Abstract

AbstractThis study compared statistical downscaling model (SD) and dynamical downscaling model (DD) for changes in extreme temperature and precipitation indices, driven by the same global climate model output, in the 1.5 and 2 °C warmer climates in China. Simple bias correction (BC) methods were used to correct the climatology of temperature and precipitation in both models. After BC, both models show comparable performance in reproducing the spatial distributions of the extreme temperature and precipitation indices. Corrected model data were used to analyze future changes. Changing patterns of the extreme temperature indices are similar in the two models.
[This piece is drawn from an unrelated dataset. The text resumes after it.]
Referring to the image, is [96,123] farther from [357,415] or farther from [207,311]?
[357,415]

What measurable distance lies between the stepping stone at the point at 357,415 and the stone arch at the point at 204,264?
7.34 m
Compared with the 2 °C warmer climate, warming 0.5 °C less can help reduce about 6% of summer day (SU) and 11% of tropical night (TR) increases (relative to 1986–2005) in China. Specifically, the reduced values of TR in northwest and northeast China are larger than 30% and 70%, respectively, in both models. Extreme wet indices will increase in most parts of China in the warmer climates. In DD, 5‐day maximum precipitation (RX5day) will increase by approximately 10% and 14% in the 1.5 and 2 °C warmer climates, respectively, with maximal values (17% and 28%, respectively) occurring in north China. In SD, differences in extreme wet indices between the two warmer climates are small, and RX5day will increase more than 20% in northeast China. In DD, specific humidity will increase, and the East Asian summer monsoon will be enhanced in the warmer climates, favoring a larger increase in wet extremes in north China compared to other parts of east China.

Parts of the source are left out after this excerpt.